I remember asking him once, “Why do you still do this every day?”

He chuckled, shrugged, and said:

“Because it’s what I have to do.”

That answer floored me. It wasn’t about passion, pride, or even survival—it was about presence, about acceptance, about doing what needs to be done.

So whenever I feel stuck, I look at this image and think:
Tomás is out there, with his axe, under the scorching sun, cutting through acres of thorns.
Suddenly, my to-do list doesn’t feel so impossible.


🎞️ The Portrait Itself — Technical Approach

Photographing Tomás wasn’t just about framing a face. It was about honoring a life.

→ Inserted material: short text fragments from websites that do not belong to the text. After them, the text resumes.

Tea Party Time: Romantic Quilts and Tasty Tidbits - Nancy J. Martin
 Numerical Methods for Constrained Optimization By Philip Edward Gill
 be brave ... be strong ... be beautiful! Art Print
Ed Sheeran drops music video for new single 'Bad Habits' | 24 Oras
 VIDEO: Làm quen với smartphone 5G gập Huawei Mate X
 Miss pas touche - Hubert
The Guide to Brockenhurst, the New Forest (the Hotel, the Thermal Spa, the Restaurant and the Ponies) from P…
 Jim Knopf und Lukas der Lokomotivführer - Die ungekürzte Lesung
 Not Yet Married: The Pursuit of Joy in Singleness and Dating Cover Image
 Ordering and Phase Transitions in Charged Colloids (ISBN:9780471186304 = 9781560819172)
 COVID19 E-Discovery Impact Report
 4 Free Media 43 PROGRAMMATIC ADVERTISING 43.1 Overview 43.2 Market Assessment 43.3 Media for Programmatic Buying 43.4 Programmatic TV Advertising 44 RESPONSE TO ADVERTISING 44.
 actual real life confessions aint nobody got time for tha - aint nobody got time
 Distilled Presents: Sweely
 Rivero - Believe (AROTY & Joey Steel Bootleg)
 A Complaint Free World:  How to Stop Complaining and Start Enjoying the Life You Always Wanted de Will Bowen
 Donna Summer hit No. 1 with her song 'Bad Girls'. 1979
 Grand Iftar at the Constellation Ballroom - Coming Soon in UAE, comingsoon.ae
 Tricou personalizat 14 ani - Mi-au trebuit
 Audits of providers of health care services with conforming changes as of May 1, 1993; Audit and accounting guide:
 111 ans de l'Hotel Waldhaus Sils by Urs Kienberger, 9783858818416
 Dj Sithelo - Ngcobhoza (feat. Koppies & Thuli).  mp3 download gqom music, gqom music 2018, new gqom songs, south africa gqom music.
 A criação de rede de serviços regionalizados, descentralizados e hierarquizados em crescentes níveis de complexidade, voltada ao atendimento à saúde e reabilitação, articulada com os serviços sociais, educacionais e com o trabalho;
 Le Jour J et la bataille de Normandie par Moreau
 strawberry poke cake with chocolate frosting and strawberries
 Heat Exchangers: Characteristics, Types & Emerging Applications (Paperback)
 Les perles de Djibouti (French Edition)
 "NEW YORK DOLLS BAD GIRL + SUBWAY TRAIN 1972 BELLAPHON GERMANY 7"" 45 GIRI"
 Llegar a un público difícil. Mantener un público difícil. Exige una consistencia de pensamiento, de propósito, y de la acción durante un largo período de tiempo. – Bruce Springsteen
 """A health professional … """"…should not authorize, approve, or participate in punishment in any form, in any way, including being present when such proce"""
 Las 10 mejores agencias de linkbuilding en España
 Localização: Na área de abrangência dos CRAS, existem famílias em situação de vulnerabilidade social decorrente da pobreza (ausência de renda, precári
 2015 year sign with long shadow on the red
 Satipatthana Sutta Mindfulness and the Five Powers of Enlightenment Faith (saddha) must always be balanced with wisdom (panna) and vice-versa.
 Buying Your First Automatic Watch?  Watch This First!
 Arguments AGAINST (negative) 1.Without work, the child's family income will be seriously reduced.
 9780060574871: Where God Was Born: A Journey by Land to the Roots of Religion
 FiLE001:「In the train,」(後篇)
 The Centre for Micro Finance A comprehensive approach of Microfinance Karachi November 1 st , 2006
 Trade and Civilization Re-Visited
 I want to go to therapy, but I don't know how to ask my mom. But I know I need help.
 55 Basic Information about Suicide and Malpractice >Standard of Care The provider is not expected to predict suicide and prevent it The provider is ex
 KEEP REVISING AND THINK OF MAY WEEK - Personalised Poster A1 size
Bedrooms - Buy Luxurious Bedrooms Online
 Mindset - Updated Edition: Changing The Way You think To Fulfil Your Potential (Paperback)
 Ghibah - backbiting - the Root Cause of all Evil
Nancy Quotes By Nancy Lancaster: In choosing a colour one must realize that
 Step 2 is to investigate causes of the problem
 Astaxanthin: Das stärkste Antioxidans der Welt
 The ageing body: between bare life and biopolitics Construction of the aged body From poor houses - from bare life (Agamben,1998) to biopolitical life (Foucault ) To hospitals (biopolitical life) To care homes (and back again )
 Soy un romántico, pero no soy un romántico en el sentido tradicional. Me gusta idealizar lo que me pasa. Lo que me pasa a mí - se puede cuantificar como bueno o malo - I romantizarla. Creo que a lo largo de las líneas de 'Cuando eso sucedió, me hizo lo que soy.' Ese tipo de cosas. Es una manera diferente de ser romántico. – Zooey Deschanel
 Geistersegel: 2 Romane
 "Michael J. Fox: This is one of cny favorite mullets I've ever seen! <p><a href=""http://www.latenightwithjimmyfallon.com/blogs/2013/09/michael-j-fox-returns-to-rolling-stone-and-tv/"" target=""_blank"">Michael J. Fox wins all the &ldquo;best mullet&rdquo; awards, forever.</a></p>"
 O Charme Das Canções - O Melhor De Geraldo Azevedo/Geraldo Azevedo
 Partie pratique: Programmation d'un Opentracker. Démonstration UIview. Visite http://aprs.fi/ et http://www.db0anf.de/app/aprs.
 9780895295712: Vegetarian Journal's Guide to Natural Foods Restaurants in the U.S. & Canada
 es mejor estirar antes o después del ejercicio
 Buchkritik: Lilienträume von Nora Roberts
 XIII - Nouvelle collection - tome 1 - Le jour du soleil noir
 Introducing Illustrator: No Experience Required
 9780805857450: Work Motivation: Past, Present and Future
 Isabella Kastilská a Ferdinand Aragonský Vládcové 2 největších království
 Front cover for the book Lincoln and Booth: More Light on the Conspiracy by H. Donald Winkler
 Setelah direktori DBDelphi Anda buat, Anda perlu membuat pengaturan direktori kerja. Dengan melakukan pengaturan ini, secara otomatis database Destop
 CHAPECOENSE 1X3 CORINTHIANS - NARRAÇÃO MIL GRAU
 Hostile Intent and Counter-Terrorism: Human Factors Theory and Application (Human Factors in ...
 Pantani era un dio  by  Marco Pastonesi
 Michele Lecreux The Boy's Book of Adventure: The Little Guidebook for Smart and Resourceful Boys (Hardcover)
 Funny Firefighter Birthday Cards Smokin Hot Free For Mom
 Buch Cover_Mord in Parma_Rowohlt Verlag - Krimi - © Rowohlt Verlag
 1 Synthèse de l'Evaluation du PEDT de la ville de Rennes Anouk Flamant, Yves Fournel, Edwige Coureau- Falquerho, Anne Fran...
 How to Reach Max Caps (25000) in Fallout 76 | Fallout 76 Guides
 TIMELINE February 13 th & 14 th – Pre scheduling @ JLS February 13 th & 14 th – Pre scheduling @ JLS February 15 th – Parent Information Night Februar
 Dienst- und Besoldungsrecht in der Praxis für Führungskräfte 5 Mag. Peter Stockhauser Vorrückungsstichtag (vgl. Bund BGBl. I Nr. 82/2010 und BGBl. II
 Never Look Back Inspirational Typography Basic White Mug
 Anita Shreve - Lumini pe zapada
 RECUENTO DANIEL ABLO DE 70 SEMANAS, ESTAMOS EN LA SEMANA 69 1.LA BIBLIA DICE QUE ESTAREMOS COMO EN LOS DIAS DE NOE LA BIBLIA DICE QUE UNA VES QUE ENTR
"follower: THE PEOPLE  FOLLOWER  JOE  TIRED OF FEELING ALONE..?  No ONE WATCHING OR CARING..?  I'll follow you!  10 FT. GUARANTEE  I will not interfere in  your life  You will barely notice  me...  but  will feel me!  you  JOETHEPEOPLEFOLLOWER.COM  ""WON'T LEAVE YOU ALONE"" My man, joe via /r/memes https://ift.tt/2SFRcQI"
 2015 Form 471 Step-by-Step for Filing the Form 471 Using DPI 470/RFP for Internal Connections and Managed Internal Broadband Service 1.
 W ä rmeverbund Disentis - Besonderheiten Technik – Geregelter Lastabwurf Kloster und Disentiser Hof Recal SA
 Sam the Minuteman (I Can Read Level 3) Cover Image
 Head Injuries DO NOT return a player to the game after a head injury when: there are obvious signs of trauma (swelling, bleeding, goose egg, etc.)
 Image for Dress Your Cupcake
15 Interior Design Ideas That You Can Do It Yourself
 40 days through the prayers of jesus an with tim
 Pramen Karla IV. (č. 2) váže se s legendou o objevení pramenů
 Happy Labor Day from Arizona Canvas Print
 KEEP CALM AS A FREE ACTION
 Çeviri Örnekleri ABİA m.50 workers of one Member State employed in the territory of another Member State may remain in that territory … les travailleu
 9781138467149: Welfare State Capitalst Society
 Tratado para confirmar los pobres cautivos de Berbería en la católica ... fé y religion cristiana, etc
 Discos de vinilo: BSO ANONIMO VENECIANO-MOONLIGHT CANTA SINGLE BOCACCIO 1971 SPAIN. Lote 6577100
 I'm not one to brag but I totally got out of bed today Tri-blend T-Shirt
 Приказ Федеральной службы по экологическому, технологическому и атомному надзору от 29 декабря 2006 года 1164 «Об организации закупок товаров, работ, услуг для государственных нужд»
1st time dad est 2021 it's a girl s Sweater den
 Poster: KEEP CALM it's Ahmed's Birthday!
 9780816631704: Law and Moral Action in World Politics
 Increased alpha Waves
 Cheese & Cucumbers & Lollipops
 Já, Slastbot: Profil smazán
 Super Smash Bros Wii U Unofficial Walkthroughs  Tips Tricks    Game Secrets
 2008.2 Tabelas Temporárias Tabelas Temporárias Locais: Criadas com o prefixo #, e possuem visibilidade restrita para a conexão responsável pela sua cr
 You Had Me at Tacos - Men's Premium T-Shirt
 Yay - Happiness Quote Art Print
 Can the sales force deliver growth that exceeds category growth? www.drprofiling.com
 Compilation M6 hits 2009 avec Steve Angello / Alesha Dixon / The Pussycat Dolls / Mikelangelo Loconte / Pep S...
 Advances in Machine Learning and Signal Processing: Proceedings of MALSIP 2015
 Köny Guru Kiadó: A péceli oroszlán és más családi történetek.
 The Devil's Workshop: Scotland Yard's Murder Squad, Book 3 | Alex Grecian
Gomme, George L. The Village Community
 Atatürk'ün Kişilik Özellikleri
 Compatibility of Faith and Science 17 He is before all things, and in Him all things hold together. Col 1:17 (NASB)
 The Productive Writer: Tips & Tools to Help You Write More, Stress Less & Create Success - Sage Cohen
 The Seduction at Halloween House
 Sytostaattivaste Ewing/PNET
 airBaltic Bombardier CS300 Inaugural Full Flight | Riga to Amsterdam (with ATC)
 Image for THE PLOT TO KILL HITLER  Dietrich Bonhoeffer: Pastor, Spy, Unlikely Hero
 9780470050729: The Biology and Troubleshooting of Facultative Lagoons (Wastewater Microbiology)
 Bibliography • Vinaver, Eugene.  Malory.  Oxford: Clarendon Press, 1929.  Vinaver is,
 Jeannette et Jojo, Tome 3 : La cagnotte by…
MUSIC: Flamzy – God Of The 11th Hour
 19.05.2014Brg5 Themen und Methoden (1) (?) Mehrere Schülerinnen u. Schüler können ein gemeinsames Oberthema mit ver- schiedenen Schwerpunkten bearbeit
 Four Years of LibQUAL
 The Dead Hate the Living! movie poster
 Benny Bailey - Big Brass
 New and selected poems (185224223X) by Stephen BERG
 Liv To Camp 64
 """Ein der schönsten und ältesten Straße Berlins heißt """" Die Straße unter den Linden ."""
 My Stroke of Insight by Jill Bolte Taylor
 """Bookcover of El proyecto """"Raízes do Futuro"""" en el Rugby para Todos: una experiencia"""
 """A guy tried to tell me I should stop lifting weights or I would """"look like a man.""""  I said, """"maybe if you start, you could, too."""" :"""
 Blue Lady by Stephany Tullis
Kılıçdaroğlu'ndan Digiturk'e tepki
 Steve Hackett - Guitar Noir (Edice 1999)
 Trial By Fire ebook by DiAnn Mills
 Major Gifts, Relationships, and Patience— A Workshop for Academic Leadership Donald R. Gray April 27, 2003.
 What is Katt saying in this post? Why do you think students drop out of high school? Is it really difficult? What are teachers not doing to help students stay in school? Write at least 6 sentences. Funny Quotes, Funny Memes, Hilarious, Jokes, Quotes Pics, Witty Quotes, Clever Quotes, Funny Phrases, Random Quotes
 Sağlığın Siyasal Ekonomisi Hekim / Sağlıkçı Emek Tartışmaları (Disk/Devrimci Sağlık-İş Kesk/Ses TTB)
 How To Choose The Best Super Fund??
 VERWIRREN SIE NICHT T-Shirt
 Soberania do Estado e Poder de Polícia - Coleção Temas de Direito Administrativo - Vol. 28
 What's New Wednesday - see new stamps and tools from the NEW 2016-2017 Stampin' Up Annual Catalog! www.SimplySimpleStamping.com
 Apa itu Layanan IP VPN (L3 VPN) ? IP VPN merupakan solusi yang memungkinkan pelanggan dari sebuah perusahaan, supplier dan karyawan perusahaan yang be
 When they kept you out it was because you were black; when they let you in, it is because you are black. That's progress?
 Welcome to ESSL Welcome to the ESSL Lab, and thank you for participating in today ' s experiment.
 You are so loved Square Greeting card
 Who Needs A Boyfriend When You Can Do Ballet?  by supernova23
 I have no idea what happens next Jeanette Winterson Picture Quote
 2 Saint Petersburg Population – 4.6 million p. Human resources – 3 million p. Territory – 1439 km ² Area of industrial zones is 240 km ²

I chose black and white because in this case, color felt like a distraction. I wanted texture. I wanted to show the wear in his skin, the fibers in his shirt, the fatigue etched deep into the lines of his body.

I used a 50mm prime lens—wide enough to include the landscape, but close enough to feel intimate. The light was soft and cloud-filtered, just enough to wrap him in contrast without harshness.

I positioned the camera just below eye level—not to look down or up at him, but to let his figure and his tool fill the frame with dignity. I didn’t pose him. I didn’t ask him to smile or stand a certain way. I just spoke with him, listened, and observed. And in that silence, he gave me everything.

Because the best portraits are not taken. They’re shared.


🌍 Why I Found Him

Moments like this don’t happen in a studio. They happen out there—on the road, off the map, under the open sky.

That’s part of what Moon Nomads is about. It’s not just about learning to take better photos. It’s about learning to notice. To feel. To walk into spaces where real stories live. We don’t chase perfect images—we walk toward meaning. And sometimes, when the timing is right and the light is kind, the world gives you a frame like this one.


💬 Final Thought

If you’re feeling overwhelmed, come back to Tomás.

Remember the simplicity of his answer. The weight of his days. The clarity of his action. And then, whatever it is you’ve been avoiding—pick it up again. Your camera, your project, your purpose.

There’s still beauty and resilience out there.
You just have to go out and meet it.